## BEGIN
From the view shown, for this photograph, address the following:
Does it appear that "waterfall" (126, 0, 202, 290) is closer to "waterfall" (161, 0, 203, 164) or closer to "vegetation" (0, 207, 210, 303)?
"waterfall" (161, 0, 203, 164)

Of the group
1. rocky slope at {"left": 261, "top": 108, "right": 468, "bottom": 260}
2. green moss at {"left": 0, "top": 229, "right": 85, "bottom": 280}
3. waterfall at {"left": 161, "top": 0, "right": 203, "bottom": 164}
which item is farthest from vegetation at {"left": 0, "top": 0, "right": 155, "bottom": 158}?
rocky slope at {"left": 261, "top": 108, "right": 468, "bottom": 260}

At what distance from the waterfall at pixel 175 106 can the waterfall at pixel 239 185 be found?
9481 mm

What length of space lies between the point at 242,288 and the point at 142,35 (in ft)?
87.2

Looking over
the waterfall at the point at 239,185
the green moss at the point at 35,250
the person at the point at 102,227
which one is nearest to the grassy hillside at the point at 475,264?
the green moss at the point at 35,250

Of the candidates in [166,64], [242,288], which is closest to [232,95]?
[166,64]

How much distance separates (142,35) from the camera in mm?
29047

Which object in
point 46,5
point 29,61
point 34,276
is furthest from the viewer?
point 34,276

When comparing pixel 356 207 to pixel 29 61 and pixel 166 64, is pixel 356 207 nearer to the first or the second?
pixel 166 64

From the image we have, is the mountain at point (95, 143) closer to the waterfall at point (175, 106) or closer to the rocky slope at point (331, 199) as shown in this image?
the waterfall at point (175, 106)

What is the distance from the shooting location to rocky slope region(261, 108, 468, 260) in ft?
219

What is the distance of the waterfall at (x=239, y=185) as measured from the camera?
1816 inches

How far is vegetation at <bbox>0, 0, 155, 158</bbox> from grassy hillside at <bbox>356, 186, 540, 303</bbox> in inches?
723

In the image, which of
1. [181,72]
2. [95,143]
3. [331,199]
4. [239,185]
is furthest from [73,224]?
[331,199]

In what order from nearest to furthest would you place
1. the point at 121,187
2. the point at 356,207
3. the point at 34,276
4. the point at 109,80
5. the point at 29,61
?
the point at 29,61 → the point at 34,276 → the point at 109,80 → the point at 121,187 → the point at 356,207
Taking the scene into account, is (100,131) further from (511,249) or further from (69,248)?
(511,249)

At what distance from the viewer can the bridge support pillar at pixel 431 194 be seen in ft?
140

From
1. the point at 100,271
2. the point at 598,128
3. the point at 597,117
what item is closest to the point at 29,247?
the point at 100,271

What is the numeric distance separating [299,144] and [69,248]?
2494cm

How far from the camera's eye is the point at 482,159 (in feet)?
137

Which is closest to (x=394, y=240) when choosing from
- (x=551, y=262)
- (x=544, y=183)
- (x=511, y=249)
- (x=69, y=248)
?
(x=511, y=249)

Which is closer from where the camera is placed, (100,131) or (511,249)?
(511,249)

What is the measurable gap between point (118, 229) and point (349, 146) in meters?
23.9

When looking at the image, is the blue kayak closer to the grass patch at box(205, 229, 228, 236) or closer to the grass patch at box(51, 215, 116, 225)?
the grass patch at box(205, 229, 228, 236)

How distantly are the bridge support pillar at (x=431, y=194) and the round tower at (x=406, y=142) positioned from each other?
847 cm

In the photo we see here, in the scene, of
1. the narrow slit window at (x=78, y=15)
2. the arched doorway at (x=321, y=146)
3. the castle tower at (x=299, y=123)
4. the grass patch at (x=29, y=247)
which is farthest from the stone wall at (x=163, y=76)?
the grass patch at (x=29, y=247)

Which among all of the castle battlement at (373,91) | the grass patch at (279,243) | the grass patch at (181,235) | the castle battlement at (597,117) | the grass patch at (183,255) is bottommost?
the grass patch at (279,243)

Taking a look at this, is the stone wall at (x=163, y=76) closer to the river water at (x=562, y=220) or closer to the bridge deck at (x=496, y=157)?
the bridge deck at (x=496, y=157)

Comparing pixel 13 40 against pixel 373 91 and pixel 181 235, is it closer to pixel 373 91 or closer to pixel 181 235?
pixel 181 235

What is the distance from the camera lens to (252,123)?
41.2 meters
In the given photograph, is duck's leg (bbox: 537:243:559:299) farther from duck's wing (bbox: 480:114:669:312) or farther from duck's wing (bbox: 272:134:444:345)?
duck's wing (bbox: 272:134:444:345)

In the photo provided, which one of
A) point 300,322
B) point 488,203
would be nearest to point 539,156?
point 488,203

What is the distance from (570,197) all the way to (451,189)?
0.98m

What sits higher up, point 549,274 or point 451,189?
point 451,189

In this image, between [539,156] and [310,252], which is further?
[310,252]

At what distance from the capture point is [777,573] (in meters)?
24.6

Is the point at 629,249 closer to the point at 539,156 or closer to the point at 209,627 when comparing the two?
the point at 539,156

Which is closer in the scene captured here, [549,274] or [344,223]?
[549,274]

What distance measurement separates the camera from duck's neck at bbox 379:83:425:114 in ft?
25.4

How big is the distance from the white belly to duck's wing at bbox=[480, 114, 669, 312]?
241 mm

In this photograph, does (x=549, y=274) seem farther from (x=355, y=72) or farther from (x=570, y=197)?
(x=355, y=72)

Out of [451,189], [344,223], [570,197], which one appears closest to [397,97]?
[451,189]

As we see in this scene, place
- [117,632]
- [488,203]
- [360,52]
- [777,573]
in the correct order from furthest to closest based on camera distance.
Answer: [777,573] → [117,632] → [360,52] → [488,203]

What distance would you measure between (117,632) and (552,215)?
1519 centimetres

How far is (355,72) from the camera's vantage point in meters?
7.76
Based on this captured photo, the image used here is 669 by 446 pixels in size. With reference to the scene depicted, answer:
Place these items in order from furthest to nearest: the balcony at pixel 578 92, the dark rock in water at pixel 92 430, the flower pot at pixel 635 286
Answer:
## END
Reproduce every one of the rows above verbatim, from the first through the last.

**Solution for this problem**
From the view shown, for this photograph, address the following:
Does it appear that "waterfall" (126, 0, 202, 290) is closer to "waterfall" (161, 0, 203, 164) or closer to "vegetation" (0, 207, 210, 303)?
"waterfall" (161, 0, 203, 164)

Of the group
1. rocky slope at {"left": 261, "top": 108, "right": 468, "bottom": 260}
2. green moss at {"left": 0, "top": 229, "right": 85, "bottom": 280}
3. waterfall at {"left": 161, "top": 0, "right": 203, "bottom": 164}
which item is farthest from vegetation at {"left": 0, "top": 0, "right": 155, "bottom": 158}?
rocky slope at {"left": 261, "top": 108, "right": 468, "bottom": 260}

At what distance from the waterfall at pixel 175 106 can the waterfall at pixel 239 185 be found?
9481 mm

What length of space lies between the point at 242,288 and the point at 142,35 (in ft)?
87.2

Looking over
the waterfall at the point at 239,185
the green moss at the point at 35,250
the person at the point at 102,227
which one is nearest to the grassy hillside at the point at 475,264?
the green moss at the point at 35,250

Of the candidates in [166,64], [242,288], which is closest to [232,95]?
[166,64]

How much distance separates (142,35) from the camera in mm?
29047

Which object in
point 46,5
point 29,61
point 34,276
is furthest from the viewer?
point 34,276

When comparing pixel 356 207 to pixel 29 61 and pixel 166 64, is pixel 356 207 nearer to the first or the second?
pixel 166 64

From the image we have, is the mountain at point (95, 143) closer to the waterfall at point (175, 106) or closer to the rocky slope at point (331, 199) as shown in this image?
the waterfall at point (175, 106)

What is the distance from the shooting location to rocky slope region(261, 108, 468, 260) in ft?
219

What is the distance of the waterfall at (x=239, y=185) as measured from the camera?
1816 inches

How far is vegetation at <bbox>0, 0, 155, 158</bbox> from grassy hillside at <bbox>356, 186, 540, 303</bbox> in inches?
723

In the image, which of
1. [181,72]
2. [95,143]
3. [331,199]
4. [239,185]
is furthest from [73,224]?
[331,199]

In what order from nearest to furthest would you place
1. the point at 121,187
2. the point at 356,207
3. the point at 34,276
4. the point at 109,80
5. the point at 29,61
?
the point at 29,61 → the point at 34,276 → the point at 109,80 → the point at 121,187 → the point at 356,207
Taking the scene into account, is (100,131) further from (511,249) or further from (69,248)?
(511,249)

At what distance from the viewer can the bridge support pillar at pixel 431 194 be seen in ft?
140

From
1. the point at 100,271
2. the point at 598,128
3. the point at 597,117
what item is closest to the point at 29,247?
the point at 100,271

What is the numeric distance separating [299,144] and [69,248]?
2494cm

How far from the camera's eye is the point at 482,159 (in feet)?
137

Which is closest to (x=394, y=240) when choosing from
- (x=551, y=262)
- (x=544, y=183)
- (x=511, y=249)
- (x=69, y=248)
?
(x=511, y=249)

Which is closer from where the camera is placed, (100,131) or (511,249)?
(511,249)

What is the measurable gap between point (118, 229) and point (349, 146) in meters?
23.9

When looking at the image, is the blue kayak closer to the grass patch at box(205, 229, 228, 236) or closer to the grass patch at box(51, 215, 116, 225)?
the grass patch at box(205, 229, 228, 236)

How distantly are the bridge support pillar at (x=431, y=194) and the round tower at (x=406, y=142) positioned from each other?
847 cm

In the photo we see here, in the scene, of
1. the narrow slit window at (x=78, y=15)
2. the arched doorway at (x=321, y=146)
3. the castle tower at (x=299, y=123)
4. the grass patch at (x=29, y=247)
which is farthest from the stone wall at (x=163, y=76)?
the grass patch at (x=29, y=247)

Which among all of the castle battlement at (373,91) | the grass patch at (279,243) | the grass patch at (181,235) | the castle battlement at (597,117) | the grass patch at (183,255) is bottommost?
the grass patch at (279,243)

Taking a look at this, is the stone wall at (x=163, y=76) closer to the river water at (x=562, y=220) or closer to the bridge deck at (x=496, y=157)?
the bridge deck at (x=496, y=157)

Comparing pixel 13 40 against pixel 373 91 and pixel 181 235, is it closer to pixel 373 91 or closer to pixel 181 235?
pixel 181 235

What is the distance from the camera lens to (252,123)?
41.2 meters
In the given photograph, is duck's leg (bbox: 537:243:559:299) farther from duck's wing (bbox: 480:114:669:312) or farther from duck's wing (bbox: 272:134:444:345)?
duck's wing (bbox: 272:134:444:345)

In the photo provided, which one of
A) point 300,322
B) point 488,203
would be nearest to point 539,156?
point 488,203

What is the distance from (570,197) all the way to (451,189)?
0.98m

What sits higher up, point 549,274 or point 451,189?
point 451,189

In this image, between [539,156] and [310,252], which is further?
[310,252]

At what distance from the capture point is [777,573] (in meters)?
24.6

Is the point at 629,249 closer to the point at 539,156 or closer to the point at 209,627 when comparing the two?
the point at 539,156

Which is closer in the scene captured here, [549,274] or [344,223]?
[549,274]

What distance measurement separates the camera from duck's neck at bbox 379:83:425:114 in ft?
25.4

How big is the distance from the white belly to duck's wing at bbox=[480, 114, 669, 312]?
241 mm

In this photograph, does (x=549, y=274) seem farther from (x=355, y=72) or farther from (x=570, y=197)?
(x=355, y=72)

Out of [451,189], [344,223], [570,197], which one appears closest to [397,97]?
[451,189]

As we see in this scene, place
- [117,632]
- [488,203]
- [360,52]
- [777,573]
in the correct order from furthest to closest based on camera distance.
Answer: [777,573] → [117,632] → [360,52] → [488,203]

What distance would you measure between (117,632) and (552,215)?
1519 centimetres

How far is (355,72) from the camera's vantage point in meters?
7.76
Based on this captured photo, the image used here is 669 by 446 pixels in size. With reference to the scene depicted, answer:
Place these items in order from furthest to nearest: the balcony at pixel 578 92, the dark rock in water at pixel 92 430, the flower pot at pixel 635 286
Answer:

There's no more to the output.